Sam spends an entire night's poker winnings on a bump of the latest and greatest designer cocktail and he's flying high when Dean finds him, just flying. Dean locks him in a cheap motel room and gentles him through the shakes. Doesn't bother with an ER. Sam's come down off of worse, and at least this doesn't have him hallucinating demon-possessed relatives.
He doesn't ask why Sam did something so dumbfuck stupid, so Sam doesn't have to tell him about the waitress who looked just like a woman he put down in the year he wasn't entirely Sam. A pretty brunette with green eyes and freckles. A civilian, stepped into the wrong place at the wrong time and he didn't even hesitate. He didn't hesitate at all.
She wasn't the only one.
And this: Sam never really gets over Jess. Years and miles and a river of blood on his hands, and he's not the same person she loved when they were twenty and the world seemed so new, but he still can't imagine sleeping next to anyone else. This is what he means when he tells Dean that he isn't going to settle down, that he doesn't really know how to anymore.

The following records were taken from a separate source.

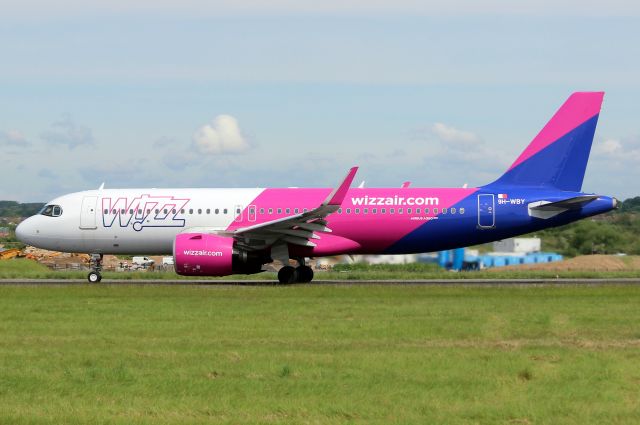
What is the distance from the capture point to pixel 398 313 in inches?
806

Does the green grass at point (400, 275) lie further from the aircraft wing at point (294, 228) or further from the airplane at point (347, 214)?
the aircraft wing at point (294, 228)

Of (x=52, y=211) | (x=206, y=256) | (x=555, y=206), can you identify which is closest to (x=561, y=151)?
(x=555, y=206)

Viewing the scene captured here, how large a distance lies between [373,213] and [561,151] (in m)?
7.19

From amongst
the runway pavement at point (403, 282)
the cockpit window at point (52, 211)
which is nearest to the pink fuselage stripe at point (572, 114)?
the runway pavement at point (403, 282)

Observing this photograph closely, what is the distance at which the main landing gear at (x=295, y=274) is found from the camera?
32312 millimetres

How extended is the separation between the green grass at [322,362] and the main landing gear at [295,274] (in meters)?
8.63

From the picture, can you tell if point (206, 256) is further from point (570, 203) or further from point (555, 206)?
point (570, 203)

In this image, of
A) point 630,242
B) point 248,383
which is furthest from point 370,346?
point 630,242

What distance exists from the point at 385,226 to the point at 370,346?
17.2 metres

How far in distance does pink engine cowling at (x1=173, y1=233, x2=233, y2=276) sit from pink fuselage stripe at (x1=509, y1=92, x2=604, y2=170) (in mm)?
10851

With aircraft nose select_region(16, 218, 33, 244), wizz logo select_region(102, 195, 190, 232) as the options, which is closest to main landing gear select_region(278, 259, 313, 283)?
wizz logo select_region(102, 195, 190, 232)

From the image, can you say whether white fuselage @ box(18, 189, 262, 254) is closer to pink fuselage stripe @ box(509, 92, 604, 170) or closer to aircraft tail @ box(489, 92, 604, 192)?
aircraft tail @ box(489, 92, 604, 192)

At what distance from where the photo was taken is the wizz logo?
33125 millimetres

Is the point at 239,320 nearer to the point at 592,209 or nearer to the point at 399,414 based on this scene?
the point at 399,414
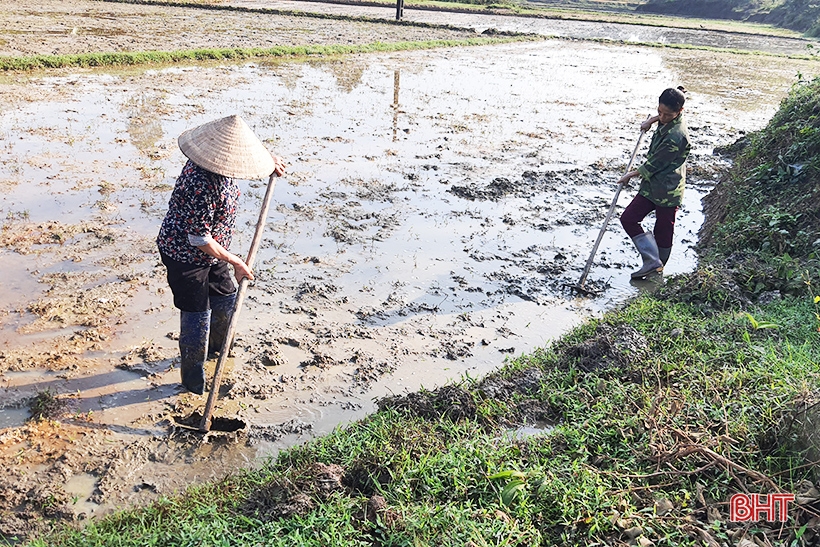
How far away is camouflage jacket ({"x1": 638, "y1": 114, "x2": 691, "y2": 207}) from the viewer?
5285mm

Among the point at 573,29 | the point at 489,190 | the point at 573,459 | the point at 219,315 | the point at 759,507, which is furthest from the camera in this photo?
the point at 573,29

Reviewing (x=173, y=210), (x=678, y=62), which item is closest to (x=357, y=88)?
(x=173, y=210)

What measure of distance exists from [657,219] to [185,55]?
12.4m

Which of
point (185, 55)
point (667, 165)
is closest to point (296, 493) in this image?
point (667, 165)

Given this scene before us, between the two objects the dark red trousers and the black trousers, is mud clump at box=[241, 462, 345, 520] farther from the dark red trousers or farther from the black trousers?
the dark red trousers

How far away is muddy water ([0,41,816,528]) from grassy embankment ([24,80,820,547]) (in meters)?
0.44

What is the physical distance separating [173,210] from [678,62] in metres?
22.6

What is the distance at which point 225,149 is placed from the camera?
325 cm

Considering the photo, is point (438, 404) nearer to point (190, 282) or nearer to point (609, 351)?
point (609, 351)

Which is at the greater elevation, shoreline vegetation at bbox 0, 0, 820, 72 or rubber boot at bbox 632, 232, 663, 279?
shoreline vegetation at bbox 0, 0, 820, 72

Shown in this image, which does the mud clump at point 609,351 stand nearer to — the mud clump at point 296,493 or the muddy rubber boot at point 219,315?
the mud clump at point 296,493

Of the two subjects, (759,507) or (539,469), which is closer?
(759,507)

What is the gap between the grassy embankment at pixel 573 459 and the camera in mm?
2559

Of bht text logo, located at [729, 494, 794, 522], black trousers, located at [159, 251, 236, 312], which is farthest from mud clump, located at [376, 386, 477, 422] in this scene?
bht text logo, located at [729, 494, 794, 522]
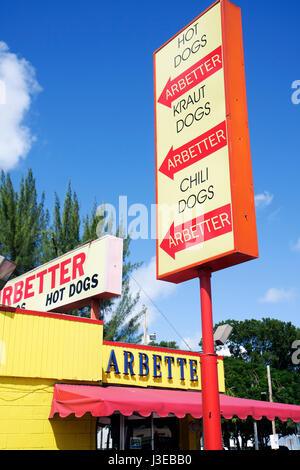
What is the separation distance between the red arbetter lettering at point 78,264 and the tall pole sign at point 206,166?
446 cm

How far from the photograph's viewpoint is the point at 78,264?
13.5 metres

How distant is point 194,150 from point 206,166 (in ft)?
1.56

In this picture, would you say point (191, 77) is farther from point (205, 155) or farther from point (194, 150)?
point (205, 155)

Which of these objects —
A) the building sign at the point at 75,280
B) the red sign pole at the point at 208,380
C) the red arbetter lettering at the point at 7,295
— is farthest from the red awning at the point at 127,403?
the red arbetter lettering at the point at 7,295

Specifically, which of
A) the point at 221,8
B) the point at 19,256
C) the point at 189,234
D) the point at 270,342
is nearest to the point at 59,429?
the point at 189,234

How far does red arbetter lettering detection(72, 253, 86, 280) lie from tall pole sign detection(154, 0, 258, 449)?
4.46 metres

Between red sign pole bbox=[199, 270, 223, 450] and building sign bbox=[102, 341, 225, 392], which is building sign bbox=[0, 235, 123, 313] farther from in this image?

Dean accepts it even though he doesn't really understand. Dad would have understood, Sam thinks, but it's just one more in a long list of things they never got around to talking about.
The closest Dean ever got to settling down was Lisa, and much as he cared about her--and he did care about her--it was never a life he knew how to live.
It's just them. Sam and Dean, the Winchester brothers against the world and the world against them, most of the time. It's what they know.
It's everything they've always known.